Tyrosine phosphorylation of K_ir3.1 in spinal cord is induced by acute inflammation, chronic neuropathic pain, and behavioral stress

Tyrosine phosphorylation is an important means of regulating ion channel function. Our previous gene expression studies using the Xenopus laevis oocyte system suggested that tyrosine phosphorylation of G-protein-gated inwardly rectifying potassium channels (K_ir3 or GIRK) suppressed basal channel conductance and accelerated channel deactivation. To assess whether similar mechanisms regulate K_ir3 function in mammalian cells, we developed and characterized a phosphoselective antibody recognizing K_ir3.1 phosphorylated at tyrosine 12 in the N-terminal domain and then probed for evidence of K_ir3.1 phosphorylation in cultured mammalian cell and spinal cord. The antibody was found to discriminate between the phospho-Tyr ¹² of K_ir3.1 and the native state in transfected cell lines and in primary cultures of mouse atria. Following either mouse hindpaw formalin injection or sciatic nerve ligation, pY12-K_ir3.1 immunoreactivity was enhanced unilaterally in the superficial layers of the spinal cord dorsal horn, regions previously described as expressing K _ir3.1 channels.

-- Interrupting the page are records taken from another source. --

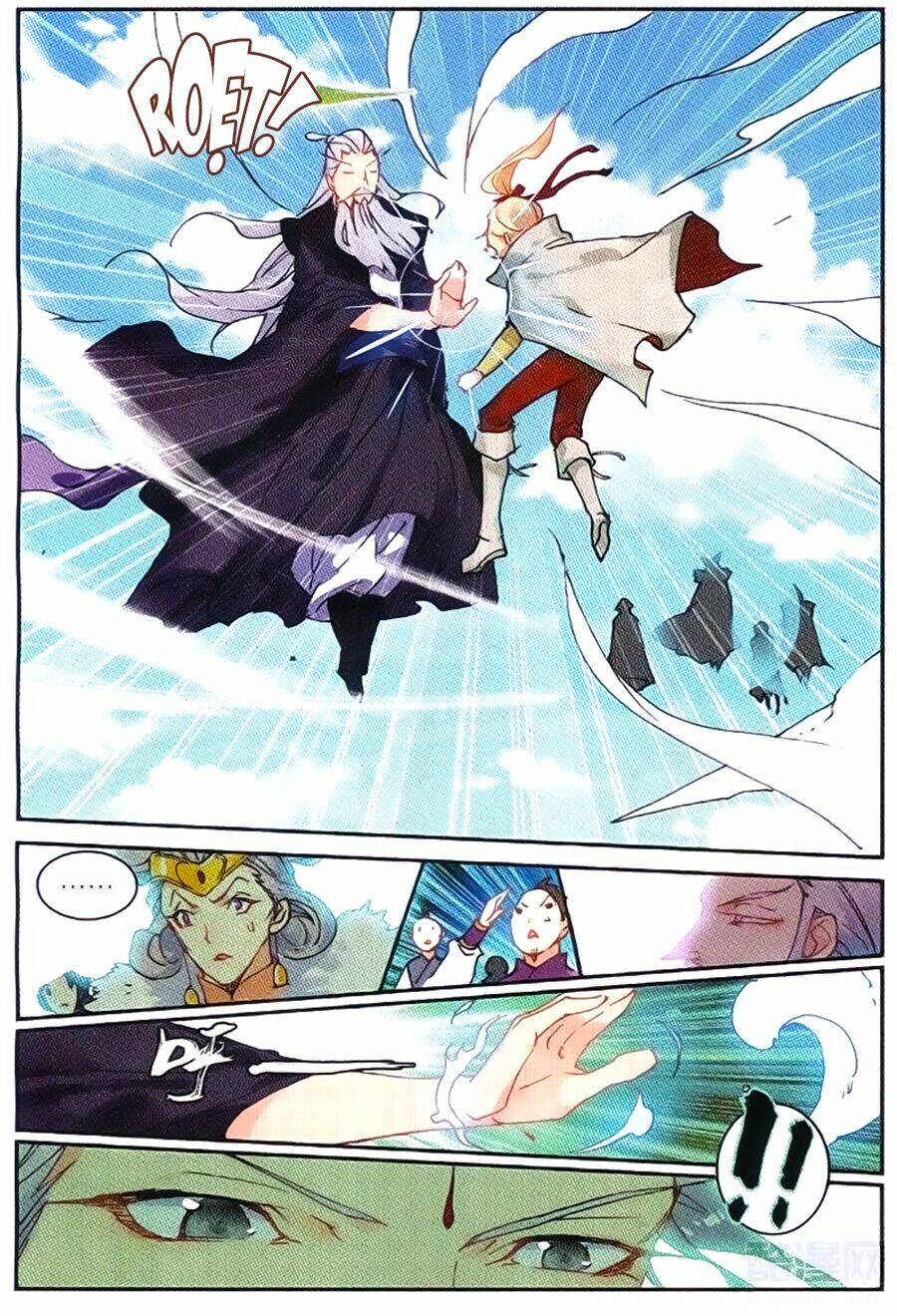 già thiên chapter 53 16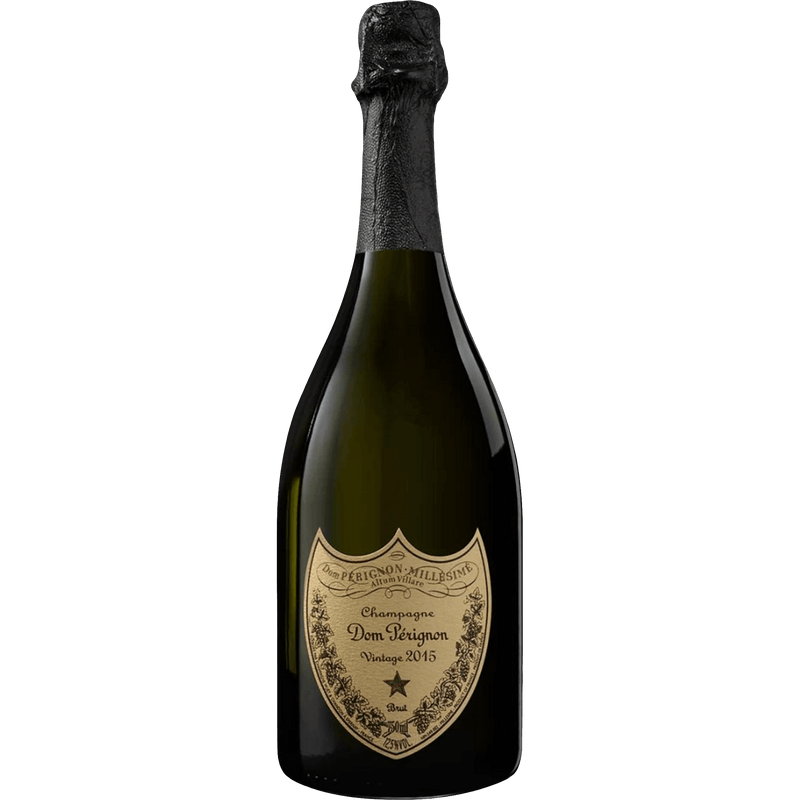 Dom Pérignon Vintage 2015 Flaske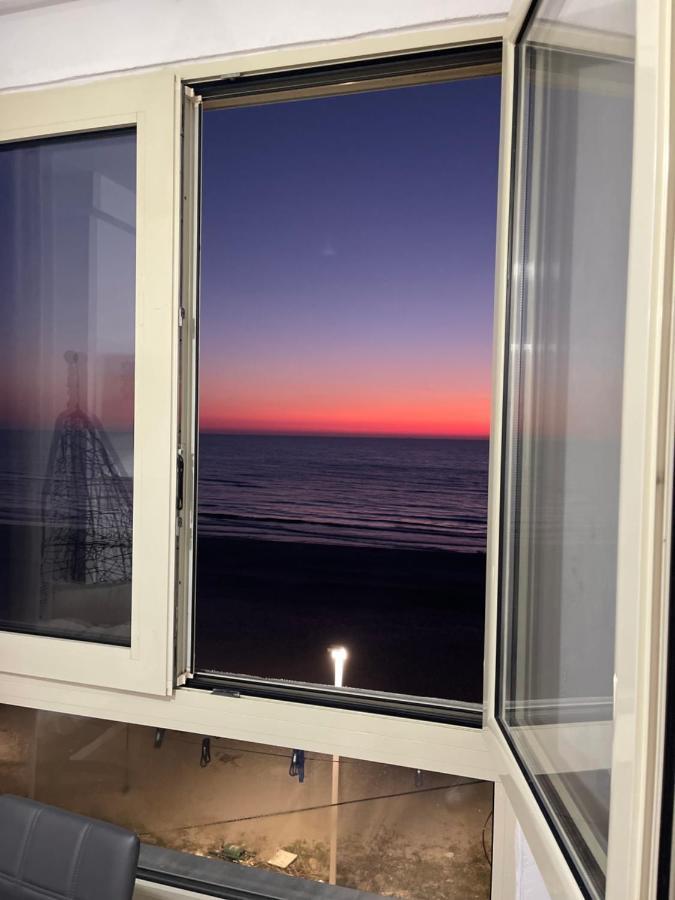 Arteg Apartments - Full Sea View Дуррес Экстерьер фото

Mice lacking K_ir3.1 following targeted gene disruption did not show specific pY12-K_ir3.1 immunoreactivity after sciatic nerve ligation. Further, mice exposed to repeatedly forced swim stress showed bilateral enhancement in pY12-K_ir3.1 in the dorsal horn. This study provides evidence that K_ir3 tyrosine phosphorylation occurred during acute and chronic inflammatory pain and under behavioral stress. The reduction in K_ir3 channel activity is predicted to enhance neuronal excitability under physiologically relevant conditions and may mediate a component of the adaptive physiological response.